* begin RECORDS FOR PROCESSING *

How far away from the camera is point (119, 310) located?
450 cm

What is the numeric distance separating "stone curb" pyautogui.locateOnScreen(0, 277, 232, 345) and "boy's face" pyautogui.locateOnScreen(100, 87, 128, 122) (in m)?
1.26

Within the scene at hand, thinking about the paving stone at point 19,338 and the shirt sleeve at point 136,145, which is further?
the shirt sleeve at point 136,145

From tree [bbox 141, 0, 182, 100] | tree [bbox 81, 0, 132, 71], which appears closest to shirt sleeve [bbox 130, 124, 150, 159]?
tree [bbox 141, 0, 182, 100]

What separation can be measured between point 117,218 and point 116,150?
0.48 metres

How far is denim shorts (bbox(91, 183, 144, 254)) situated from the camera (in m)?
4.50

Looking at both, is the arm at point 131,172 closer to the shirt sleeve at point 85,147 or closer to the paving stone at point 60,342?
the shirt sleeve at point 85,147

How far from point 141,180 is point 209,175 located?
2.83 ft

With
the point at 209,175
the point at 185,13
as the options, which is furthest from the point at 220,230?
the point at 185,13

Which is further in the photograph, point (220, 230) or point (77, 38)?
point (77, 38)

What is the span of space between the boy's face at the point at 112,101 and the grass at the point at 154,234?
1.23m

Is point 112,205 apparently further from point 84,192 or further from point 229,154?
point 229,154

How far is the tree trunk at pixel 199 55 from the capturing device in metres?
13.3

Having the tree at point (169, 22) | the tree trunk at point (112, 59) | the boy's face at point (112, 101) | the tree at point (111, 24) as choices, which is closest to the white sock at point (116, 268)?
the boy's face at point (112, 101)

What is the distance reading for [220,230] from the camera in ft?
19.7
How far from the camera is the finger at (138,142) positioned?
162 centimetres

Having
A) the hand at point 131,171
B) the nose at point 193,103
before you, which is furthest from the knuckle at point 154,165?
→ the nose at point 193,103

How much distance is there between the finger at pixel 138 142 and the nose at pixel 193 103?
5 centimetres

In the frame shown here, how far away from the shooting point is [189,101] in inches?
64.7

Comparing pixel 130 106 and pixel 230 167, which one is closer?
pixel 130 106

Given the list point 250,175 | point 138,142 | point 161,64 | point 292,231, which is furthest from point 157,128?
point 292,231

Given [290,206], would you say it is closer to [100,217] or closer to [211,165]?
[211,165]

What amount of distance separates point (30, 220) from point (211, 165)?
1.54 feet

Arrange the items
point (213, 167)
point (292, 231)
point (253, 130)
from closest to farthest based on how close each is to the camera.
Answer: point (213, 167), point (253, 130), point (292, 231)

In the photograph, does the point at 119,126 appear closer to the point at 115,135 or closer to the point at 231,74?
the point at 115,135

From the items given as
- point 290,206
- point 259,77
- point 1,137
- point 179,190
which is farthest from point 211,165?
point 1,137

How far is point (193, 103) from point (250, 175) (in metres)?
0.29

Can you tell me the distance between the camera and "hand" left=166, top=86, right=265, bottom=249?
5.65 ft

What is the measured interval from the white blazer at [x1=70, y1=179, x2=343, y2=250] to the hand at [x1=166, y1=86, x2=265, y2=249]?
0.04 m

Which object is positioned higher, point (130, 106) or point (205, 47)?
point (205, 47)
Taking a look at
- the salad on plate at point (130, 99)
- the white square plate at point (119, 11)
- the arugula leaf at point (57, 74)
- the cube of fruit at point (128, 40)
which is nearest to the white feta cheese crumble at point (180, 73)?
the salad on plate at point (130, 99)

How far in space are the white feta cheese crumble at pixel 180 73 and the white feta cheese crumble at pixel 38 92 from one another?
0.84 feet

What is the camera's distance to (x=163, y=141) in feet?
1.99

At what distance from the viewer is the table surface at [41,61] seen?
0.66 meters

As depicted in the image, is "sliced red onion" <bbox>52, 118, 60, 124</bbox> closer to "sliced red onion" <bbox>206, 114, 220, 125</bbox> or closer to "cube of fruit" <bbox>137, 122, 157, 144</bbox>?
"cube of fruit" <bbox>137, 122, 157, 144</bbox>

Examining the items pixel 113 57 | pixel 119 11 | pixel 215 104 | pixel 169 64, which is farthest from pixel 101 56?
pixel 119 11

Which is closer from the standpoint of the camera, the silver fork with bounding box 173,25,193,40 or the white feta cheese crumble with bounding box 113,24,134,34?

* end RECORDS FOR PROCESSING *

#### WORK INSTRUCTIONS
Return all of the data exactly as it reads.

#### EXPECTED OUTPUT
How far away from the camera is point (119, 310) located?
450 cm

What is the numeric distance separating "stone curb" pyautogui.locateOnScreen(0, 277, 232, 345) and "boy's face" pyautogui.locateOnScreen(100, 87, 128, 122) (in m)?
1.26

Within the scene at hand, thinking about the paving stone at point 19,338 and the shirt sleeve at point 136,145, which is further?
the shirt sleeve at point 136,145

From tree [bbox 141, 0, 182, 100] | tree [bbox 81, 0, 132, 71], which appears closest to shirt sleeve [bbox 130, 124, 150, 159]?
tree [bbox 141, 0, 182, 100]

What separation can be measured between point 117,218 and point 116,150?
0.48 metres

How far is denim shorts (bbox(91, 183, 144, 254)) situated from the camera (in m)?
4.50

Looking at both, is the arm at point 131,172 closer to the shirt sleeve at point 85,147 or closer to the paving stone at point 60,342?
the shirt sleeve at point 85,147

How far from point 141,180 is point 209,175 located?
2.83 ft

With
the point at 209,175
the point at 185,13
as the options, which is furthest from the point at 220,230?
the point at 185,13

Which is further in the photograph, point (220, 230) or point (77, 38)?
point (77, 38)

What is the span of space between the boy's face at the point at 112,101 and the grass at the point at 154,234?
1.23m

Is point 112,205 apparently further from point 84,192 or further from point 229,154?
point 229,154

How far is the tree trunk at pixel 199 55 from the capturing device in metres?
13.3

Having the tree at point (169, 22) | the tree trunk at point (112, 59) | the boy's face at point (112, 101) | the tree at point (111, 24) as choices, which is closest to the white sock at point (116, 268)?
the boy's face at point (112, 101)

What is the distance reading for [220,230] from the camera in ft?
19.7
How far from the camera is the finger at (138,142) positioned?
162 centimetres

Having
A) the hand at point 131,171
B) the nose at point 193,103
before you, which is furthest from the knuckle at point 154,165?
→ the nose at point 193,103

How much distance is there between the finger at pixel 138 142 and the nose at pixel 193 103?
5 centimetres

In the frame shown here, how far away from the shooting point is [189,101] in inches?
64.7

Comparing pixel 130 106 and pixel 230 167, which one is closer?
pixel 130 106

Given the list point 250,175 | point 138,142 | point 161,64 | point 292,231, which is furthest from point 157,128?
point 292,231

Given [290,206], would you say it is closer to [100,217] or closer to [211,165]?
[211,165]

What amount of distance separates point (30, 220) from point (211, 165)?
1.54 feet

Arrange the items
point (213, 167)
point (292, 231)
point (253, 130)
from closest to farthest based on how close each is to the camera.
Answer: point (213, 167), point (253, 130), point (292, 231)

In the photograph, does the point at 119,126 appear closer to the point at 115,135 or closer to the point at 231,74?
the point at 115,135

From the items given as
- point 290,206
- point 259,77
- point 1,137
- point 179,190
which is farthest from point 211,165?
point 1,137

How far is point (193, 103) from point (250, 175) (in metres)?
0.29

Can you tell me the distance between the camera and "hand" left=166, top=86, right=265, bottom=249?
5.65 ft

What is the measured interval from the white blazer at [x1=70, y1=179, x2=343, y2=250] to the hand at [x1=166, y1=86, x2=265, y2=249]?
0.04 m

Which object is positioned higher, point (130, 106) or point (205, 47)?
point (205, 47)
Taking a look at
- the salad on plate at point (130, 99)
- the white square plate at point (119, 11)
- the arugula leaf at point (57, 74)
- the cube of fruit at point (128, 40)
which is nearest to the white feta cheese crumble at point (180, 73)?
the salad on plate at point (130, 99)

How far in space are the white feta cheese crumble at pixel 180 73 and the white feta cheese crumble at pixel 38 92 from one another?
0.84 feet

What is the camera's distance to (x=163, y=141) in feet?
1.99

At what distance from the viewer is the table surface at [41,61] seen?
0.66 meters

As depicted in the image, is "sliced red onion" <bbox>52, 118, 60, 124</bbox> closer to "sliced red onion" <bbox>206, 114, 220, 125</bbox> or closer to "cube of fruit" <bbox>137, 122, 157, 144</bbox>?
"cube of fruit" <bbox>137, 122, 157, 144</bbox>

Examining the items pixel 113 57 | pixel 119 11 | pixel 215 104 | pixel 169 64, which is farthest from pixel 101 56?
pixel 119 11

Which is closer from the standpoint of the camera, the silver fork with bounding box 173,25,193,40 or the white feta cheese crumble with bounding box 113,24,134,34?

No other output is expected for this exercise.